**本文:**
━━━━━━━━━━

静的ファイルを保存するデータ領域は設計方針を大きく変更してみた。
従来は負荷分散型NFSを自前で構築していたのだが、
アプリケーションのバージョン依存が強くメンテナンス性が悪すぎた事もありサーバ刷新時に廃止をした。
そうなると、別の仕組みで静的ファイルを保存する必要があるのだが、
自前でNFSを立てるとなると冗長化するのが辛い上、単一障害点を無くした上でシンプル構成にしたかった。
そんな事もあり今回は新たな取り組みとして、外部ストレージを利用する方針に変更。
サービス接続点・外部ストレージ自体が単一障害点になる可能性が残っているが、
自前で分散ストレージを立てる寄りも冗長性が上がるのと、
分散ストレージが必要とするサーバリソース・NW帯域を確保する事が出来なかったので諦めた。
何処の外部ストレージを使うか選ぶのが、一番大変だった…
レンタルサーバで”AWS S3″の様なサービスを展開していても、価格的に個人利用するのが不可能だった。

━━━━━━━━━━

**データ抜粋:**

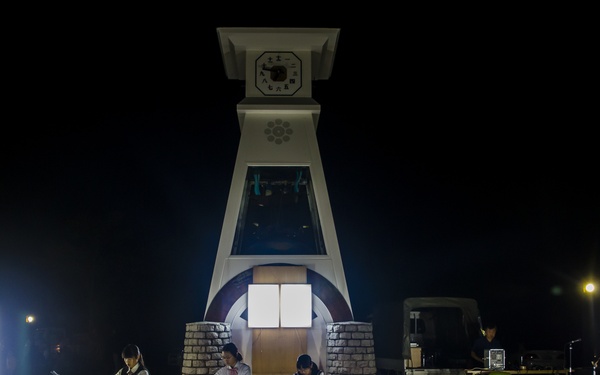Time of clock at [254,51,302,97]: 6:47
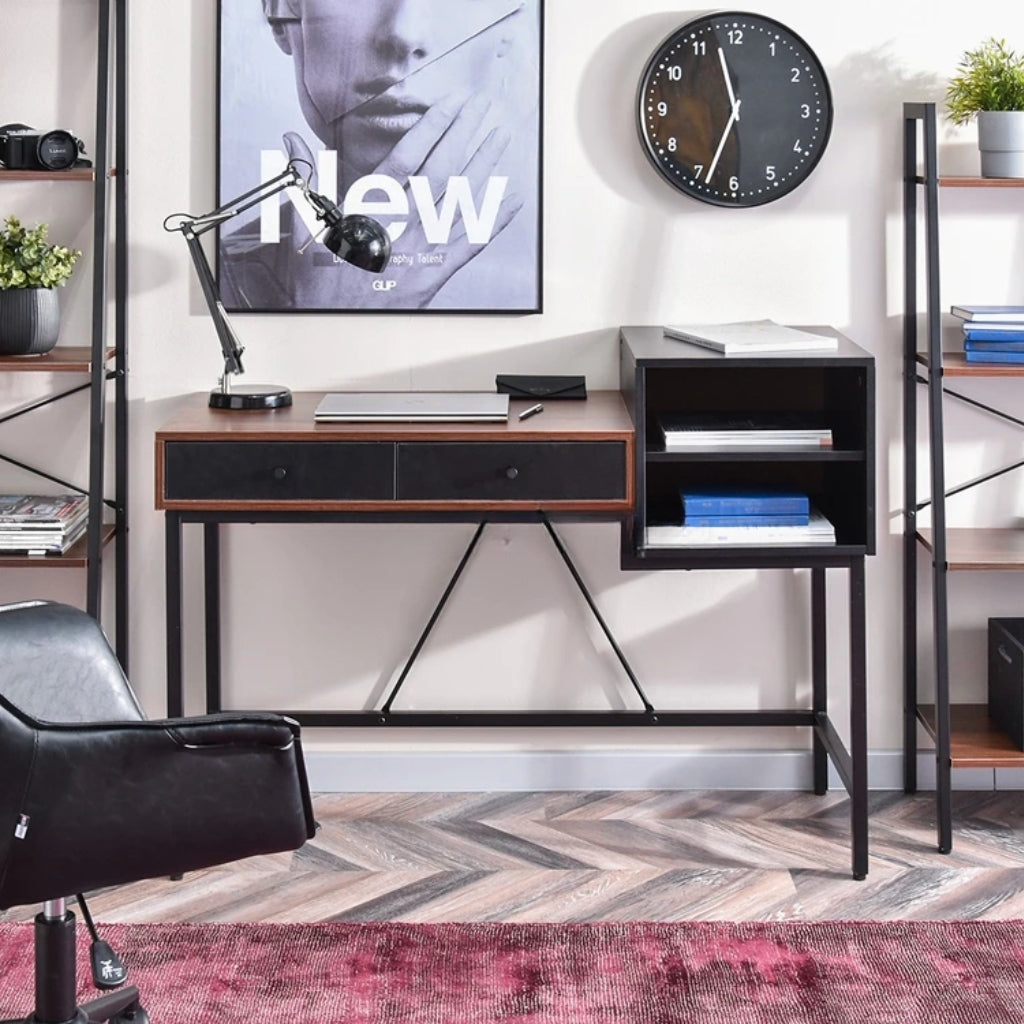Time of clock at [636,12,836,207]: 11:33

━━━━━━━━━━

本文で、自前で分散ストレージを立てる案を諦めた理由を一〜三文で説明しなさい。 このデータは本文の内容とは関係がない。

**解答:** 外部ストレージを利用するほうが、自前で分散ストレージを立てるよりも冗長性が上がるからである。また、分散ストレージが必要とするサーバリソースとNW帯域を確保できなかったからである。